● Texto apresentado
= = = =

Pajé Keretxu Emdey em ritual com o cacique Kara'í Perú na aldeia Tekoa Mirim, em Aracruz
Pajé Keretxu Emdey em ritual com o cacique Kara'í Perú na aldeia Tekoa Mirim, em Aracruz. Crédito: Ricardo Medeiros

A bênção da pajé: por dentro do ritual indígena em aldeia no ES

Reportagem de A Gazeta visitou a aldeia Tekoa Mirim, em Aracruz, e teve a oportunidade de participar de um dos rituais feitos pelos indígenas

Tempo de leitura: 6min

Por volta das 10 horas, o som de um violão ecoa no meio da mata em uma casa de pau a pique e rompe o silêncio de uma pequena tribo às margens do Rio Piraquê-Açu, em Aracruz, no Norte do Espírito Santo. Pouco a pouco, as pessoas que residem na comunidade saem de onde estão e entram no local onde o instrumento musical é tocado. Estamos diante de um ritual indígena da aldeia Tekoa Mirim, uma das 12 que ainda resistem no município.

= = = =

● O que produzir
Continue a reportagem acima sobre o ritual indígena na aldeia Tekoa Mirim, começando logo após a última frase.

Registros de uma coleção:

= = = =

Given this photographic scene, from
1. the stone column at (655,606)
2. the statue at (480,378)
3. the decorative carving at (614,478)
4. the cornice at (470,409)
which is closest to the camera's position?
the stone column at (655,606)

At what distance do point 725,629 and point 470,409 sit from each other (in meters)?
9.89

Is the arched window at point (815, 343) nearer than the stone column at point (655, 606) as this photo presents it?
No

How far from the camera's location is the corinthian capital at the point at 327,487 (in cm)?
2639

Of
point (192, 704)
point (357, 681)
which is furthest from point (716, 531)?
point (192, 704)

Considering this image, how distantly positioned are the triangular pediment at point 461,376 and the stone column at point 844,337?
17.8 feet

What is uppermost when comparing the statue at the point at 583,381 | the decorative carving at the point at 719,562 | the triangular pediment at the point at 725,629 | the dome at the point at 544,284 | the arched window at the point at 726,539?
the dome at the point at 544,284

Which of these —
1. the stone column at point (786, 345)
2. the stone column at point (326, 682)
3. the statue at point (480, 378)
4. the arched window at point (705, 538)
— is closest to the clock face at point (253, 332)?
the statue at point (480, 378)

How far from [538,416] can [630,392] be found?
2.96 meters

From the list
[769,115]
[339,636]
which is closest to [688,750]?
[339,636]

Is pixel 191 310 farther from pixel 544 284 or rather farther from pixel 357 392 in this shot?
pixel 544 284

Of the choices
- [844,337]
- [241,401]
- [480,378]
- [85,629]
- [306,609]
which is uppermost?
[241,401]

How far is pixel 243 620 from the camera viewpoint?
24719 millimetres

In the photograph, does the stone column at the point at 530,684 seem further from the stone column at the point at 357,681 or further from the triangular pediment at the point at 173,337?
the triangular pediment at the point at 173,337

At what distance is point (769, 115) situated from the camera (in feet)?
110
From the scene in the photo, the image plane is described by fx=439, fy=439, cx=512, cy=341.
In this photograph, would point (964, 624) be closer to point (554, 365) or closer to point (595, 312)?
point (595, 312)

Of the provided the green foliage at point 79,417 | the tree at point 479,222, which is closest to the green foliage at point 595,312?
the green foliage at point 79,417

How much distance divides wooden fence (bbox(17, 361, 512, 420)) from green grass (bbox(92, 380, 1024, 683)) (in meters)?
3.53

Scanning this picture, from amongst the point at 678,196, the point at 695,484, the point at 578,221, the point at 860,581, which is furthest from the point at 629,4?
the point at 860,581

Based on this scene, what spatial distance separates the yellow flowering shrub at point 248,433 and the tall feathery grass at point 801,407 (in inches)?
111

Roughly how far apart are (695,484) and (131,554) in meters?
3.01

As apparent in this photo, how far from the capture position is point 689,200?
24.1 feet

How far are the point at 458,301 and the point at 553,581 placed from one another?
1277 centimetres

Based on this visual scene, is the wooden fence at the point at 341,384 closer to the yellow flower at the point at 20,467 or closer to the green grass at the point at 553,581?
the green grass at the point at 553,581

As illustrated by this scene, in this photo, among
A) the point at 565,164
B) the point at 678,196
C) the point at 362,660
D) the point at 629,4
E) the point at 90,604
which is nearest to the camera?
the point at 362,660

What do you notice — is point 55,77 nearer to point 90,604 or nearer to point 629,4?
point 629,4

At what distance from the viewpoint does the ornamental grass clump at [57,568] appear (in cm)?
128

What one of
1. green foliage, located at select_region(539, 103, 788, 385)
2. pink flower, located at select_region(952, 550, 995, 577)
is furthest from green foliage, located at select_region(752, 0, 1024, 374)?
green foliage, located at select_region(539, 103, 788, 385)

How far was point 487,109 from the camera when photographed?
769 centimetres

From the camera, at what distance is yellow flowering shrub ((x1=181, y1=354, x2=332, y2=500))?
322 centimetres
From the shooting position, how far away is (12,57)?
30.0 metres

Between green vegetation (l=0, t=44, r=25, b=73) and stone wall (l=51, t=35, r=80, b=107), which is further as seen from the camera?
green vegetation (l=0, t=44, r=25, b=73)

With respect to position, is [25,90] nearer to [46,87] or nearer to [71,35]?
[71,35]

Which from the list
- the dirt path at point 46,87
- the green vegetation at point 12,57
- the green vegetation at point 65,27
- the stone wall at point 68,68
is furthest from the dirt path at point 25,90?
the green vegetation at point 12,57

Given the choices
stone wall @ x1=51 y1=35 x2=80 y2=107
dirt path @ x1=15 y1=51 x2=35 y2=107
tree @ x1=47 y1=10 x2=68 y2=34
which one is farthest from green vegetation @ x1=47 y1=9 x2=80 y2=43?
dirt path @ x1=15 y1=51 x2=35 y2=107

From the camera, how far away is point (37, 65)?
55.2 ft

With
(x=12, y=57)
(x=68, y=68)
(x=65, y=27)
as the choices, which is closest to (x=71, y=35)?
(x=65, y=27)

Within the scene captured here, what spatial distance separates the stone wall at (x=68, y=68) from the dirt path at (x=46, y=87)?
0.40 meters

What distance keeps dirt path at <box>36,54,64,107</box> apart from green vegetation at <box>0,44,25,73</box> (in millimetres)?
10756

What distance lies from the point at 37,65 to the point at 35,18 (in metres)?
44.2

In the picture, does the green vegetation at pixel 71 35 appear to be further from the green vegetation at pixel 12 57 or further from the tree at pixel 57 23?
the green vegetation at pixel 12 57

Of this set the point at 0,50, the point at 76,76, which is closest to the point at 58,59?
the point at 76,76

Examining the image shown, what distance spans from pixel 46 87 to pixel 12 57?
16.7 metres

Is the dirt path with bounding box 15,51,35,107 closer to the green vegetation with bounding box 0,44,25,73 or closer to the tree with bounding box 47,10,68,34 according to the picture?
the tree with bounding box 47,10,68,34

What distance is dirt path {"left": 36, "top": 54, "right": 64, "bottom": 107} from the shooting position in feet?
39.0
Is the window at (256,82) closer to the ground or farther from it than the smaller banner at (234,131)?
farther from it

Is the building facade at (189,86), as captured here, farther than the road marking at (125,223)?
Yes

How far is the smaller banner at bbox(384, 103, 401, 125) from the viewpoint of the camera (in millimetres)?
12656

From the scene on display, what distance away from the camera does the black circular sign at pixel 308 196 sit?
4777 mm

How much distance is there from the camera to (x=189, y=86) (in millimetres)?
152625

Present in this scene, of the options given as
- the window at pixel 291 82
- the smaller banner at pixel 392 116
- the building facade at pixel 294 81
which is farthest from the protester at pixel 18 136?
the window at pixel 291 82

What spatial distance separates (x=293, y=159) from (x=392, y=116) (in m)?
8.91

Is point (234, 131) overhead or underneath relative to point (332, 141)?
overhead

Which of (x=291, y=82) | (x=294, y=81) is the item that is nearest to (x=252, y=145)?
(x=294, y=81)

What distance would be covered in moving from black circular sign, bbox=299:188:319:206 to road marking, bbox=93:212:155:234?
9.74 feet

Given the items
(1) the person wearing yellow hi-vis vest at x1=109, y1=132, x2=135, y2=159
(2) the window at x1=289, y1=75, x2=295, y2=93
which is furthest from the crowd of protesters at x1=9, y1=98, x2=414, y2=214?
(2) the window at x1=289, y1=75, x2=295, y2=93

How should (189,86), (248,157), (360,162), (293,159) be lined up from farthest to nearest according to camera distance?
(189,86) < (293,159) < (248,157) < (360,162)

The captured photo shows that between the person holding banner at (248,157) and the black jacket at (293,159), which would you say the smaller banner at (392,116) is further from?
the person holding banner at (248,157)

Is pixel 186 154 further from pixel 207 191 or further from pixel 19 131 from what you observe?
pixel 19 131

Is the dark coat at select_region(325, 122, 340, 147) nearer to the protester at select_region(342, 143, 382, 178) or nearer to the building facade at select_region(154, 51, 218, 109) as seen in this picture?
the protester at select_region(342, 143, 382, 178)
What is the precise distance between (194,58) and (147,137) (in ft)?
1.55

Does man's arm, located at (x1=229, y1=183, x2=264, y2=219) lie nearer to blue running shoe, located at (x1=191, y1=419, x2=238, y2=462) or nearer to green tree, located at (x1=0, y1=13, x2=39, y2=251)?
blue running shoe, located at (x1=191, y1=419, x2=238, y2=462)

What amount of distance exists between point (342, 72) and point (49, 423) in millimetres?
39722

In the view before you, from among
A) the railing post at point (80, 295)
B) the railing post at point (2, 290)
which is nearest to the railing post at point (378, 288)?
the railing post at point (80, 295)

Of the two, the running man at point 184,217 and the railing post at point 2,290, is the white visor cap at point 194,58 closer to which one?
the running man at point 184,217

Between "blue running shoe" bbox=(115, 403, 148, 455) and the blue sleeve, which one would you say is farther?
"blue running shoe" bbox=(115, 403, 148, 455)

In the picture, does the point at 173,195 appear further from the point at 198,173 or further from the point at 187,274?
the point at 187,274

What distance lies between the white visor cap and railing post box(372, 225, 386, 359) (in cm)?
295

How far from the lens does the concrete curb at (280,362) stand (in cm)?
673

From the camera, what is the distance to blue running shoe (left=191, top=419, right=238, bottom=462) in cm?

= = = =

● Resposta do exercício
A construção é escura, conta com bancos de madeira, teto de palha, duas portas, algumas janelas e uma pequena fogueira em um canto, usada para esquentar água ou para dar fogo aos cachimbos com ervas, que começam a ser acesos e tragados pelos guaranis no ritual que se inicia.

De crianças a adultos, todos vão para o interior da construção de pau a pique, a casa de reza da aldeia. Os acordes do violão ganham companhia. O cacique da tribo, Kara'í Perú (Pedro da Silva, em versão na língua portuguesa), de 55 anos, começa a balançar o maracá (chocalho) no ritmo da canção. Dois indígenas mais novos iniciam um cântico e uma dança.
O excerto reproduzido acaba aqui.